Future-Proofing: Building Tomorrow's Foundation

COBALT wasn't just built to solve today's problems—it was designed to enable features we couldn't even dream of with the old system. The modular architecture means we can easily add new entity types, behaviors, and optimizations without rebuilding from scratch.

We're already experimenting with:

  • Dynamic render distances based on player movement and attention
  • Predictive entity loading for smoother experiences
  • Cross-server entity synchronization for massive events
  • Real-time animation editing for rapid iteration

The best part? None of these features require changes to the core engine. COBALT's plugin-style architecture means new capabilities can be added as modules without touching the foundation.

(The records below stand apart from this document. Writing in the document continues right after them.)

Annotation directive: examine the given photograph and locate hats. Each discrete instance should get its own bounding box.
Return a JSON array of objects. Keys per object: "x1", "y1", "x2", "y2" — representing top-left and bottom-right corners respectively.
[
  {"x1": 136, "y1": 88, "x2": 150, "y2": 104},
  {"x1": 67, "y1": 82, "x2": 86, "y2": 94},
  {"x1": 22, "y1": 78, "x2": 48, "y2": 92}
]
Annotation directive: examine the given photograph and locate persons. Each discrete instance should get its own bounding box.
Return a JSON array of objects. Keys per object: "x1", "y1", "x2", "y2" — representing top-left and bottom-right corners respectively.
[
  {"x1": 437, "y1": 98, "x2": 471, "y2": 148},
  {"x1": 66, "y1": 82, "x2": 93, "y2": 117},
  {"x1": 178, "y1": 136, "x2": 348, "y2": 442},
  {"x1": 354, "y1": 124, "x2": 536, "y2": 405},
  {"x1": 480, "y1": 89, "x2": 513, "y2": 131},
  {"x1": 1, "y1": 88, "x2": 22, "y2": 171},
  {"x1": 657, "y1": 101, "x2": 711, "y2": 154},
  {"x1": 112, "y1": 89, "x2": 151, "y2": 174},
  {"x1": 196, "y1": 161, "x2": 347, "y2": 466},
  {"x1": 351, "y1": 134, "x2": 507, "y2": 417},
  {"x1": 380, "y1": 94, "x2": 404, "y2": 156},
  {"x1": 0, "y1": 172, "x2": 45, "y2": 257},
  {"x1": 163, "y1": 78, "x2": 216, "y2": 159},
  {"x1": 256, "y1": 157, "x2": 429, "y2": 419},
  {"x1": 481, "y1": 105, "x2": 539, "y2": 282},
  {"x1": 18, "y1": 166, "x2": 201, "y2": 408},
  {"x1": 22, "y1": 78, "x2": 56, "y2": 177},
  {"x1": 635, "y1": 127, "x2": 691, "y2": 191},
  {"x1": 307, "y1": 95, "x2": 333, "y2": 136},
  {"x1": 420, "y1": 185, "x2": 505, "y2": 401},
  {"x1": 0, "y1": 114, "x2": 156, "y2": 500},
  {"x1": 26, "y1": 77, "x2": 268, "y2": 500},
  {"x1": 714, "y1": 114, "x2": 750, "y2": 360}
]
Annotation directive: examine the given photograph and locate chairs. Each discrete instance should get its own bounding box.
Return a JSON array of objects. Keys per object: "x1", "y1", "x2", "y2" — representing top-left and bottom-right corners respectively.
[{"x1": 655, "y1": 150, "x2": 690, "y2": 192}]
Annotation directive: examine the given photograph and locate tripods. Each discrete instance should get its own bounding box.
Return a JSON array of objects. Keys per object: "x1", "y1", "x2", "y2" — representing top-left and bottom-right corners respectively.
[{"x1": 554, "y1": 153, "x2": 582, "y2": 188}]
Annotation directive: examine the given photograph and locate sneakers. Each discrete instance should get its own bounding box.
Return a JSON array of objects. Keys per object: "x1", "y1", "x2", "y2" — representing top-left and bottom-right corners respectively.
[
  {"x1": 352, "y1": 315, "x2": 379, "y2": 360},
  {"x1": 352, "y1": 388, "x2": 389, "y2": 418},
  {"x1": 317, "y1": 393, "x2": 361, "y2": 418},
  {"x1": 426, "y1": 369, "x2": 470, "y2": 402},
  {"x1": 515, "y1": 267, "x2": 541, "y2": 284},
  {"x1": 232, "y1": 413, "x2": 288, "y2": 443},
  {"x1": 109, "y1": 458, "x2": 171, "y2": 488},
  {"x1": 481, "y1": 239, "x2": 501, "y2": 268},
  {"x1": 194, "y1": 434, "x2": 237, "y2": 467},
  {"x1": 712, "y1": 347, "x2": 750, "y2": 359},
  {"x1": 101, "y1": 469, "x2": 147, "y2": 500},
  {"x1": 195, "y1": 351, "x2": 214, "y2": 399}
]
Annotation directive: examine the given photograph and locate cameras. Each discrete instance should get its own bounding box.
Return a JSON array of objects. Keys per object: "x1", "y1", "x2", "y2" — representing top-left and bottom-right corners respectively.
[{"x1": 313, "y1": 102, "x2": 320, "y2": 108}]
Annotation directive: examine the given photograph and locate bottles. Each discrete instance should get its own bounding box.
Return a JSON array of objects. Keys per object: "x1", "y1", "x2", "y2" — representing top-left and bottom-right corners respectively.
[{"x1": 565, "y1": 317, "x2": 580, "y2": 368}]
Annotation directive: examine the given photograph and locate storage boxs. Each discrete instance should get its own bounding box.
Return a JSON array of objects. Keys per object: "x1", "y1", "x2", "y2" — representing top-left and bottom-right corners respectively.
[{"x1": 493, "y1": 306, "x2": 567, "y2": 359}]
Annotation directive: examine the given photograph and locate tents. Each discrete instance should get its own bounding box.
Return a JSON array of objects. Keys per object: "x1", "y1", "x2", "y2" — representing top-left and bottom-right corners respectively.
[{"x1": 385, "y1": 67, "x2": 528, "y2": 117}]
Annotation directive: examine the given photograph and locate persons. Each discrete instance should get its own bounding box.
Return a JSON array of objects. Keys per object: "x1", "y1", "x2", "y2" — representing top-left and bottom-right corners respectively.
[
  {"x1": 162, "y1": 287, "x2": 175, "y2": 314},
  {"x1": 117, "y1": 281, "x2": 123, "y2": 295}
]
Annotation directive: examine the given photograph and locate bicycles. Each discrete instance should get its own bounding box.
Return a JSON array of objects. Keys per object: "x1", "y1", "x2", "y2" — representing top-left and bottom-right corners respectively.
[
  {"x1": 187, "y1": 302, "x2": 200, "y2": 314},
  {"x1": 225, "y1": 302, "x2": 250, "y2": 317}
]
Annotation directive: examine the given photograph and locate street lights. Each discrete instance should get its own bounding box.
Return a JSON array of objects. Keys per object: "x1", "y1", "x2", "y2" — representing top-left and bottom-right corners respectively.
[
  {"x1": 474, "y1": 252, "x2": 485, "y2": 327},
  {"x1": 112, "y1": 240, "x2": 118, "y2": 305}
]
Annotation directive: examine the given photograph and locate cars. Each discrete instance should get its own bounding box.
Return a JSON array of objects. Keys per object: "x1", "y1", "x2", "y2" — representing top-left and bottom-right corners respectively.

The Human Impact: When Tech Meets Magic

All this technical wizardry might sound abstract, but it has very real impacts on player experience. Before COBALT, we had to carefully manage how many rides could run simultaneously. Large events required disabling attractions to keep the server stable.

Now? We can run every single ride at full capacity while handling hundreds of players across multiple experiences simultaneously. The difference is night and day.

Players notice the difference immediately. Rides run smoothly, shows stay synchronized, and the overall experience feels much more polished. Good technology should be invisible to the end user, and COBALT achieves that goal.

Battle-Testing: When Theory Meets Reality

COBALT has been running in production at ImagineFun since mid-2022, handling millions of ride cycles and thousands of player hours. We've stress-tested it with events that would have caused problems with the old system, and it continues to perform reliably.

One of the most satisfying moments was running a server-wide event with every attraction operating simultaneously while maintaining excellent performance. It demonstrated how far we'd come from the original 80% overhead problem.

The Ripple Effect: Beyond Just Rides

COBALT started as a ride system, but it's evolved into something much bigger. The entity management capabilities are now used throughout ImagineFun for:

  • Animatronics in restaurants and shops
  • Dynamic show elements for parades and events
  • Interactive displays that respond to player actions
  • Custom vehicles for transportation around the park

What began as a solution to one specific problem became the foundation for an entirely new level of creative possibilities.

Behind the Scenes: Development Screenshots

Development screenshot 1Development screenshot 1

Development screenshot 2Development screenshot 2

Development screenshot 3Development screenshot 3

FAQ: The Technical Deep Dive

Q: How does COBALT handle edge cases like player disconnections or chunk unloading?

A: COBALT maintains its own chunk tracking system and gracefully handles all the edge cases that Minecraft's entity system struggles with. When a player disconnects, COBALT immediately stops sending packets to that client. When chunks unload, COBALT pauses entity updates for that region until players return.

Q: Can other servers use COBALT?

A: COBALT was built specifically for ImagineFun's needs and is tightly integrated with our infrastructure. While the concepts could be applied elsewhere, the implementation is custom-tailored to our specific use case and requirements.

Q: How do you debug entities that don't exist in Minecraft?

A: We built extensive debugging tools including real-time entity visualizers, performance profilers, and logging systems that track every aspect of COBALT's operation. It's actually easier to debug than traditional Minecraft entities because we have complete control over the data flow.

Q: What's next for COBALT?

A: We're continuously evolving the system based on our growing ambitions. Future plans include enhanced cross-server synchronization and even more sophisticated animation capabilities. The modular architecture means we can keep pushing boundaries without rebuilding the foundation.